* **AIM**:
Answer from the forum post on SWR meters:
(a) According to Roy Lewallen, what does changing coax length do to the SWR when the line carries no common mode currents that affect antenna impedance?
(b) What does the reply say Roy overlooked?
(c) What SWR would a meter properly calibrated to 50 ohms read on a 60 ohm line whose SWR is actually 1:1?

* **EXCERPT**:
>>>>>

(I've snipped parts of Roy's original posting, indicated by ..., that I
hope are not particularly relevant to my added comments.)
Roy Lewallen wrote:
I don't see the original posting here on rec.radio.amateur, but there
are a few misconceptions in the followups which should be addressed.
....
Unless the line is carrying common mode currents that affect antenna
impedance, changing coax length won't change the SWR, even if the
antenna isn't matched.
Again correct except for overlooking the effect of coax loss.
But there's a real problem in communicating this. If you hook a 50 ohm
SWR meter to the input of a 75 ohm, 300 ohm, or line of any impedance
other than 50 ohms, the meter reading won't be the SWR on the
transmission line. That can mislead people into thinking that the SWR is
changing with line length when it actually isn't.
In addition, most hams (and other non-professionals -- and even many
professionals) don't bother to check that their SWR meter is properly
calibrated to the impedance they think it is. Most are nominally 50
ohms, but they can be built for any practical line impedance. Checking
calibration is not all that difficult, if you take the time to do it.
In addition, your nominally 50 ohm line (or 75 or whatever) can have an
actual impedance 10% or more from the nominal value. If you have
properly calibrated your meter to 50 ohms, and your line is 60 ohms,
you would read 1.2:1 SWR when your line is actually 1:1. And if the
SWR on the 60 ohm line is 1.2:1, that 50 ohm SWR meter can read
anything between 1:1 and 1.44:1, depending on the line length and its
load. Finally, though you may have checked that the meter to reads 1:1
with a 50 ohm load and infinity to 1 with a short or open load, the
construction of inexpensive meters may cause them to have significant
errors at other load impedances.

<<<<<

* **GIVEN RECORDS**:
>>>>>

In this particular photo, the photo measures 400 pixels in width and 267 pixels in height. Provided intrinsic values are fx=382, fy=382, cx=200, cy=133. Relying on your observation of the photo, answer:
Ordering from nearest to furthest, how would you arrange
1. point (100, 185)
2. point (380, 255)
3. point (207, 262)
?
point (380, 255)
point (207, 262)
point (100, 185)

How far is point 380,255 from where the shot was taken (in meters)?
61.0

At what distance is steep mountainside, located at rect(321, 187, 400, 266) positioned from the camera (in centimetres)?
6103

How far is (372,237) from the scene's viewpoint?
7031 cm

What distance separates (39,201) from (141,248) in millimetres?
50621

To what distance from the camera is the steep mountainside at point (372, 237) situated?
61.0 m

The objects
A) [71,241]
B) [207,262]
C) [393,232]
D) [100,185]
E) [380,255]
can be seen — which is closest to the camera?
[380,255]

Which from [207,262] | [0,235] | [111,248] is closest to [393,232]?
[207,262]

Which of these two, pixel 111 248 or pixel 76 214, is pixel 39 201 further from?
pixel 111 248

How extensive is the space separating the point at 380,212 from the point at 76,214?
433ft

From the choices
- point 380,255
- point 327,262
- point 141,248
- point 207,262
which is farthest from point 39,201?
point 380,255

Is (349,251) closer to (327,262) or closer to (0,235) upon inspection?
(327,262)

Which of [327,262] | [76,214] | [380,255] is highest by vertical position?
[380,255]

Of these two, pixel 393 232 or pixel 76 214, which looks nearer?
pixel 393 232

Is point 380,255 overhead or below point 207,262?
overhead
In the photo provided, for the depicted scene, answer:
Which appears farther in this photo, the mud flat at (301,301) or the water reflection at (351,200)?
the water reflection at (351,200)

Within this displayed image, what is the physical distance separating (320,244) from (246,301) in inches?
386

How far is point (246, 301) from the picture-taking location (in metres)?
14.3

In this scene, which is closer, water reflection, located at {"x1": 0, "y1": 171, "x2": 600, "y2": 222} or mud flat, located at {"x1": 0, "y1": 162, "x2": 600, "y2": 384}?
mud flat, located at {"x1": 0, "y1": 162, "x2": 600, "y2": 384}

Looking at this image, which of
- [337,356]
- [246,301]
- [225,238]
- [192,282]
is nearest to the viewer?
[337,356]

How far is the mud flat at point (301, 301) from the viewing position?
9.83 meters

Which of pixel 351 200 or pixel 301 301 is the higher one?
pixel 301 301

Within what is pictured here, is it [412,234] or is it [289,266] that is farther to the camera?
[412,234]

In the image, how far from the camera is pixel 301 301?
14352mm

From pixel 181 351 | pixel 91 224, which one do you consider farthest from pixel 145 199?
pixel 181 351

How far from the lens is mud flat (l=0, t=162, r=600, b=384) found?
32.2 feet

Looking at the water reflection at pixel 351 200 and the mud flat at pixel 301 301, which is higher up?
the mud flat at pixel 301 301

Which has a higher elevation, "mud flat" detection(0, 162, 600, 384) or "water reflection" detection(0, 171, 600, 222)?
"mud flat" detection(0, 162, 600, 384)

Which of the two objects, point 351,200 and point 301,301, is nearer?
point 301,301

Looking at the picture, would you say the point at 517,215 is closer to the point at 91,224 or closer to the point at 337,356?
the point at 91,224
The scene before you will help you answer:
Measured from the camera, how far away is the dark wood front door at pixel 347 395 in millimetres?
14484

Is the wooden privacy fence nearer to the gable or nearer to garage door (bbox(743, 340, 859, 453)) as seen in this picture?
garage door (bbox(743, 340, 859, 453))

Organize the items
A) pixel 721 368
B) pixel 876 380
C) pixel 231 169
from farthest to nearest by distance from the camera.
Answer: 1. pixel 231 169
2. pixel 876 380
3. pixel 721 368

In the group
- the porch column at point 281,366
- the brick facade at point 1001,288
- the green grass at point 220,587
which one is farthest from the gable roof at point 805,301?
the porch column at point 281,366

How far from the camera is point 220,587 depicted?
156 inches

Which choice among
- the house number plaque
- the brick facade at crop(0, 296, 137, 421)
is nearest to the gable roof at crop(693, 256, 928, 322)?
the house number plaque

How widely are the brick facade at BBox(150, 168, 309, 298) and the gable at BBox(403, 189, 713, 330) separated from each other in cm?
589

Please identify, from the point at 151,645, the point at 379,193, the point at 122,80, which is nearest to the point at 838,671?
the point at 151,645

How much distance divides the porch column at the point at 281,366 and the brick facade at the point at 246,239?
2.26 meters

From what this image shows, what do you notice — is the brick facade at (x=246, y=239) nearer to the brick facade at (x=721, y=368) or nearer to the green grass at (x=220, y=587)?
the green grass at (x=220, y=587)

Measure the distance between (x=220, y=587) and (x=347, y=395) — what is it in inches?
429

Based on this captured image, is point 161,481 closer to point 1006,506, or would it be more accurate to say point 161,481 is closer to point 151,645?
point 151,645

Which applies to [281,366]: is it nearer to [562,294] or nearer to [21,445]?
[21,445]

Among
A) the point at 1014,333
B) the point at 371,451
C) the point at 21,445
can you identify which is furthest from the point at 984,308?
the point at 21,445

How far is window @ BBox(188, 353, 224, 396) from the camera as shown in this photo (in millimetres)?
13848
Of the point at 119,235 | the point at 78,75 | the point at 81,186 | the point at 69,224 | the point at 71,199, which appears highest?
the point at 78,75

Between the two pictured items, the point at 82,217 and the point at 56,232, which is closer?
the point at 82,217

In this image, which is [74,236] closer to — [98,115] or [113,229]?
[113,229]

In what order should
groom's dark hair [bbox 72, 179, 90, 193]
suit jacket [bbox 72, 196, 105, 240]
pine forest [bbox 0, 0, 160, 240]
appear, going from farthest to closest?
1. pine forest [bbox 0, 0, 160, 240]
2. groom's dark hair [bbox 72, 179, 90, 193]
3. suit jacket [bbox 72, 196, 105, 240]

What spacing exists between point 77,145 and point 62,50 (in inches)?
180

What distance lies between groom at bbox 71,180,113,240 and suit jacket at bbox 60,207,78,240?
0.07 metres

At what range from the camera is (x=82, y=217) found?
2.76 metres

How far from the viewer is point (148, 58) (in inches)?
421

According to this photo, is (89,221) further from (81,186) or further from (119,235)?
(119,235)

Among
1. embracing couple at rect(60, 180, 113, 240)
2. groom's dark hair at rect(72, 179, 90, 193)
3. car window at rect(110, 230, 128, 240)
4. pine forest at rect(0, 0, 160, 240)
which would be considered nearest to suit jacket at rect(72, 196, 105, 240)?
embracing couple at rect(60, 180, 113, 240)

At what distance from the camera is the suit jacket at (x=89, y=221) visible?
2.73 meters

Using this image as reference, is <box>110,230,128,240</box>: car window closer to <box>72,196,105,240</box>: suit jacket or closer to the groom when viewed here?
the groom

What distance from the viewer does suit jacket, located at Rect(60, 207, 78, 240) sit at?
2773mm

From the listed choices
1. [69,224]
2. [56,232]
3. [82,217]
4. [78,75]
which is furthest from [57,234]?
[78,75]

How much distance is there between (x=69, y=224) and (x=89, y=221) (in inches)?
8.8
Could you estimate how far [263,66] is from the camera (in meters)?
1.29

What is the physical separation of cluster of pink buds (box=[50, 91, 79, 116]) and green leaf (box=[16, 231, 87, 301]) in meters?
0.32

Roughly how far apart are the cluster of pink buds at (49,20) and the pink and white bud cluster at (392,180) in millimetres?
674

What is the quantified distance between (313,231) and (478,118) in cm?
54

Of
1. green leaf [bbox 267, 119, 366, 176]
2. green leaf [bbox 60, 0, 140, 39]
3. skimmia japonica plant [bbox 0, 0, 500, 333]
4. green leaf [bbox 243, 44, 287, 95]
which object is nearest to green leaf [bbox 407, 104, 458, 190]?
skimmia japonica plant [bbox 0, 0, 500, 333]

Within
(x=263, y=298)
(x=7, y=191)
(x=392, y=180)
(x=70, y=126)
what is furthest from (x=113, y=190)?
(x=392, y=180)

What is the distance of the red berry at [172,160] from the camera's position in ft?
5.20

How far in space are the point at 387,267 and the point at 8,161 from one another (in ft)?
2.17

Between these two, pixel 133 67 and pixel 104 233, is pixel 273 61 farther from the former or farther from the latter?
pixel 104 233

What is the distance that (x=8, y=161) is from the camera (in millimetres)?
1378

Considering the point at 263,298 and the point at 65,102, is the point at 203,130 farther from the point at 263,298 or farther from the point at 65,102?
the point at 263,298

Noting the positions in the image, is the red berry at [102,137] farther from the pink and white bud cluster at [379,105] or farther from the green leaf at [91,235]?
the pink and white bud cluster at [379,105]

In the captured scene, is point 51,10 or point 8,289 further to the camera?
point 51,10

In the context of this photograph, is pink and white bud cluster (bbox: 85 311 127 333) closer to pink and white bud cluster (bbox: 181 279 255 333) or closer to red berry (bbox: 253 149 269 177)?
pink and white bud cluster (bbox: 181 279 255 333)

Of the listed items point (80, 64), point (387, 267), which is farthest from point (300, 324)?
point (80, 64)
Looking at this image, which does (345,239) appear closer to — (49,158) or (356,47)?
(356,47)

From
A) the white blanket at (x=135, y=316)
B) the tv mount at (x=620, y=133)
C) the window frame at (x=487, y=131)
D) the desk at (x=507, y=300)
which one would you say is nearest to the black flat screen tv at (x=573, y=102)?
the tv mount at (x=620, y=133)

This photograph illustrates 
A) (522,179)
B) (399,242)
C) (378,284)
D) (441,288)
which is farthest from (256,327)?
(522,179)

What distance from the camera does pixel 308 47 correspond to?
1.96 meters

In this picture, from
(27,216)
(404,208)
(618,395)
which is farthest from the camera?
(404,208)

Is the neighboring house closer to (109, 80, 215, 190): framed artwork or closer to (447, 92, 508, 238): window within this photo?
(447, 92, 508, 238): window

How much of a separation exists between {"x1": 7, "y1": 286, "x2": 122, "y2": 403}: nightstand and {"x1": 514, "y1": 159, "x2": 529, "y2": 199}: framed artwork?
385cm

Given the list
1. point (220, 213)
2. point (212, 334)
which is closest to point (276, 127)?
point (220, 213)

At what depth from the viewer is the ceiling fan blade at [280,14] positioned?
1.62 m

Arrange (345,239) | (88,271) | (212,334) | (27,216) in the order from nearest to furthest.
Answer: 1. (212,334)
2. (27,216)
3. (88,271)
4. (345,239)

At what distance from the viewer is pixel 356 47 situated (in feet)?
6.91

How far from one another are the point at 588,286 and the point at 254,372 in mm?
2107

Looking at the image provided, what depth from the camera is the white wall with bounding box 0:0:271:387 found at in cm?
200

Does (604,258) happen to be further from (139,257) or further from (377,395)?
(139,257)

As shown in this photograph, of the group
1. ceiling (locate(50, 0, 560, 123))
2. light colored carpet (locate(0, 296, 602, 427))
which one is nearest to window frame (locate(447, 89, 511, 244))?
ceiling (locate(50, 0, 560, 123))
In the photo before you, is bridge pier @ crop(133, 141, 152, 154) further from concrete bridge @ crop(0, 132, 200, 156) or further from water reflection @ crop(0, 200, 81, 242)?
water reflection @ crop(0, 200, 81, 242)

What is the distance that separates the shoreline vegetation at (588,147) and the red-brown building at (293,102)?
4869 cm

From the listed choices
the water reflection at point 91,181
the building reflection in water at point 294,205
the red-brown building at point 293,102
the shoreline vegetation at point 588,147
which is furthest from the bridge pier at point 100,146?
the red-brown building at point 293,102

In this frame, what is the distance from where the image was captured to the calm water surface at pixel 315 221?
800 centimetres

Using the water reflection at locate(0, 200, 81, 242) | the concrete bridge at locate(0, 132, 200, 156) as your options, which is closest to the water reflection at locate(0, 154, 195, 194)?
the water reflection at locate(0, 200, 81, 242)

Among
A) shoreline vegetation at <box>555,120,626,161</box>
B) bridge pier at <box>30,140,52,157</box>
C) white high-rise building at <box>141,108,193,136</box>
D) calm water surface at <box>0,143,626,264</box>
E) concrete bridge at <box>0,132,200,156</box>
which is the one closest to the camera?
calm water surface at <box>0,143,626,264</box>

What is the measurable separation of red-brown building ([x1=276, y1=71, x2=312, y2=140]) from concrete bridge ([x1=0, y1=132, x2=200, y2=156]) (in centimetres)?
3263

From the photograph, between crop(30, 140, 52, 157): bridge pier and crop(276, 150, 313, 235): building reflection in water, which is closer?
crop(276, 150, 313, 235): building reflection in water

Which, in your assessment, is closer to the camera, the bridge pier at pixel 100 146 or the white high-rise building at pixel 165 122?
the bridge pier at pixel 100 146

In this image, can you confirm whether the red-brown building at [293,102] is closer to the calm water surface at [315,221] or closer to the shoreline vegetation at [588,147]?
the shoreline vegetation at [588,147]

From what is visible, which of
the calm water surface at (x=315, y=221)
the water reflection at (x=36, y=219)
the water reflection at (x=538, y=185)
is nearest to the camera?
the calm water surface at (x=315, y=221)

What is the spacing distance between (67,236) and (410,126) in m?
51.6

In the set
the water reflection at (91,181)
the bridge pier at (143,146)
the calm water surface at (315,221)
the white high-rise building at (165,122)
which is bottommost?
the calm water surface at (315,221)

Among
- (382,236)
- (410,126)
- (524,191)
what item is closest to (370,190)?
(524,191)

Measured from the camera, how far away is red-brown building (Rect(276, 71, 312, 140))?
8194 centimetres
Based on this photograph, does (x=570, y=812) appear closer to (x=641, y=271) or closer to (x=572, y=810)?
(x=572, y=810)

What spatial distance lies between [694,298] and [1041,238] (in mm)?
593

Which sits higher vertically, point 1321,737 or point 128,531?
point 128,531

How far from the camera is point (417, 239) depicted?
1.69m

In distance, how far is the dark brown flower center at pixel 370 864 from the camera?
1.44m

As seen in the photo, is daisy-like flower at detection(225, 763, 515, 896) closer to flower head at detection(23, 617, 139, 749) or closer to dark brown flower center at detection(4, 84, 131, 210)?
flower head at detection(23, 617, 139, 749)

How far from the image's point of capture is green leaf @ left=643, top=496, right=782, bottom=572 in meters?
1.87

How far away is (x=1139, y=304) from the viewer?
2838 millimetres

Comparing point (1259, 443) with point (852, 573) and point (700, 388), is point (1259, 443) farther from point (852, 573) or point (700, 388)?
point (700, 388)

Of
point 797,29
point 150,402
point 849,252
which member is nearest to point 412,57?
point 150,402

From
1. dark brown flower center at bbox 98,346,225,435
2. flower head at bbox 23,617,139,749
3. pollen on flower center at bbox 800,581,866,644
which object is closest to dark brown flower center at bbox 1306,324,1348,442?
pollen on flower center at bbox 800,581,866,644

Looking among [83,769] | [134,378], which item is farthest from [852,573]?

<<<<<

* **TASK OUTPUT**:
(a) It won't change the SWR, even if the antenna isn't matched.
(b) The effect of coax loss.
(c) 1.2:1.